START Material provided

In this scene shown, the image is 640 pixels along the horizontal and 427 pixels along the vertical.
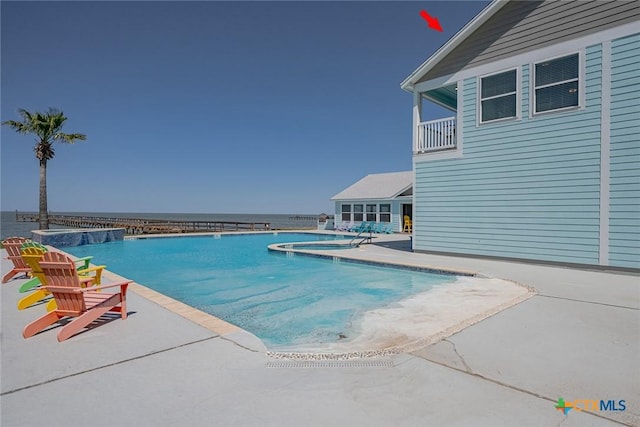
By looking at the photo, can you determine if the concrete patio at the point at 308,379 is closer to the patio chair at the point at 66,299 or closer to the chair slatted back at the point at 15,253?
the patio chair at the point at 66,299

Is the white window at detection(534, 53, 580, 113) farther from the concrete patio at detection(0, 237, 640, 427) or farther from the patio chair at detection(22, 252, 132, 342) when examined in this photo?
the patio chair at detection(22, 252, 132, 342)

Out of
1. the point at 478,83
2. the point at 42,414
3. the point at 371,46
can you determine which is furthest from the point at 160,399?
the point at 371,46

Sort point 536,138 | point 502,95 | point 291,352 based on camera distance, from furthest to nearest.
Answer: point 502,95 < point 536,138 < point 291,352

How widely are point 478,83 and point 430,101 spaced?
2409mm

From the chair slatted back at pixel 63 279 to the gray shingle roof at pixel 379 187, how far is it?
19.2m

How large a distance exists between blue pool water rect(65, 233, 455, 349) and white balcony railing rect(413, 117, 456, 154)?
449 centimetres

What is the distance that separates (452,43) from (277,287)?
29.1ft

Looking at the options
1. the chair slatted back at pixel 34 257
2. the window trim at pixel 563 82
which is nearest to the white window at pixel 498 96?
the window trim at pixel 563 82

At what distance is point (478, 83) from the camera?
9875 millimetres

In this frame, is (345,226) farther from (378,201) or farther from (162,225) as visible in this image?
(162,225)

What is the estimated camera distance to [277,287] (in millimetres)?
8000

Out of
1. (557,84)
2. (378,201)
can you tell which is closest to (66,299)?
(557,84)

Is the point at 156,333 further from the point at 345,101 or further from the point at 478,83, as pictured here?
the point at 345,101

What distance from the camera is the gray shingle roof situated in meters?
22.0
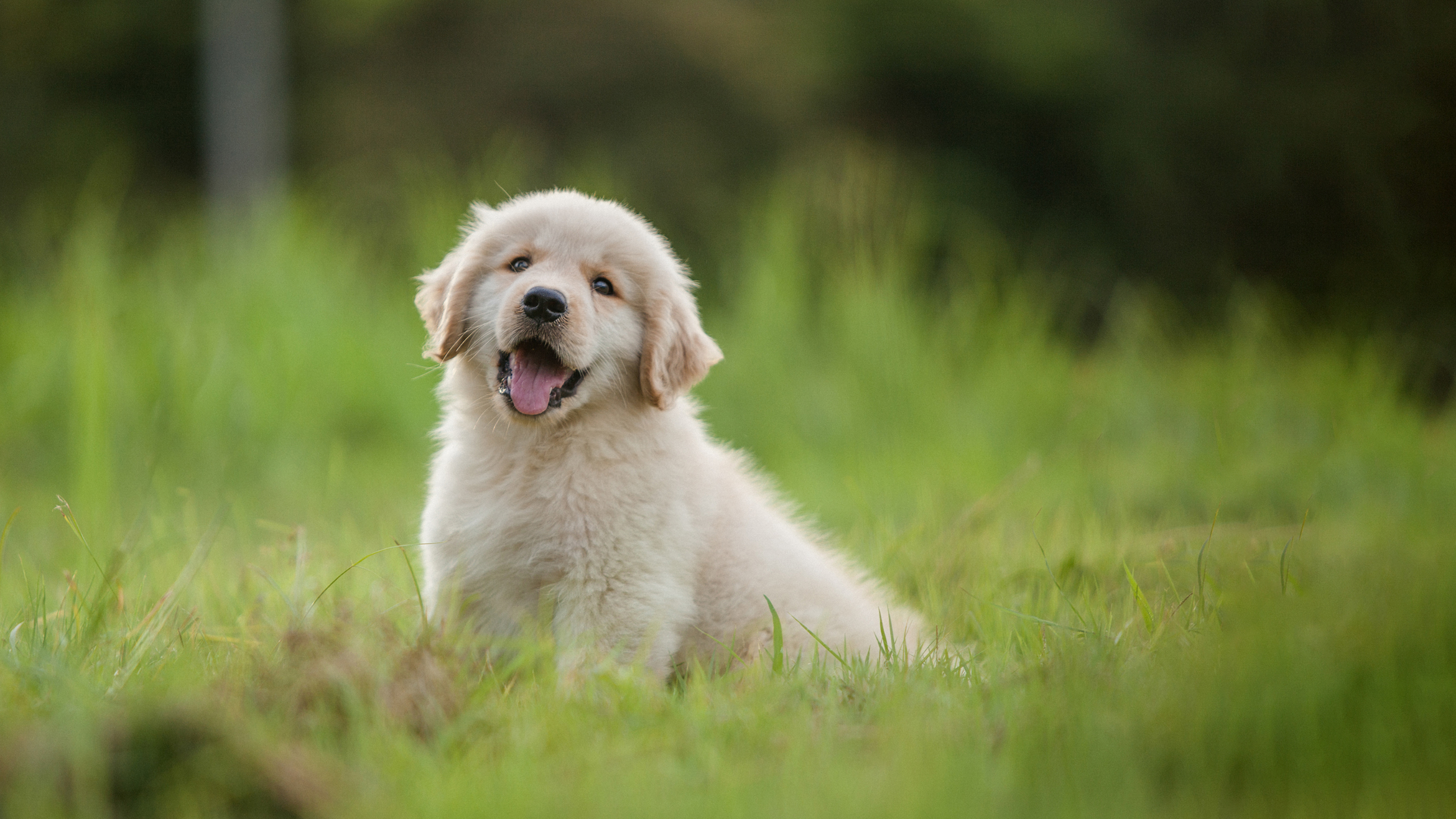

END Material provided

Copy the rows starting at the line that contains "At what distance" and ending at the end of the rows, switching "further" to "farther" and keeping everything else the same. Leave the pictures out of your copy.

→ Output
At what distance is point (478, 83) from the camera?
9875 millimetres

In this frame, is (345,226) farther from (378,201) or farther from (162,225) as visible in this image?
(162,225)

What is the estimated camera distance to [277,287] (in millimetres)?
8000

Out of
1. (557,84)
2. (378,201)
can you tell which is closest to (66,299)?
(557,84)

Is the point at 156,333 farther from the point at 345,101 or farther from the point at 478,83, as pictured here?
the point at 345,101

What distance from the camera is the gray shingle roof situated in meters?
22.0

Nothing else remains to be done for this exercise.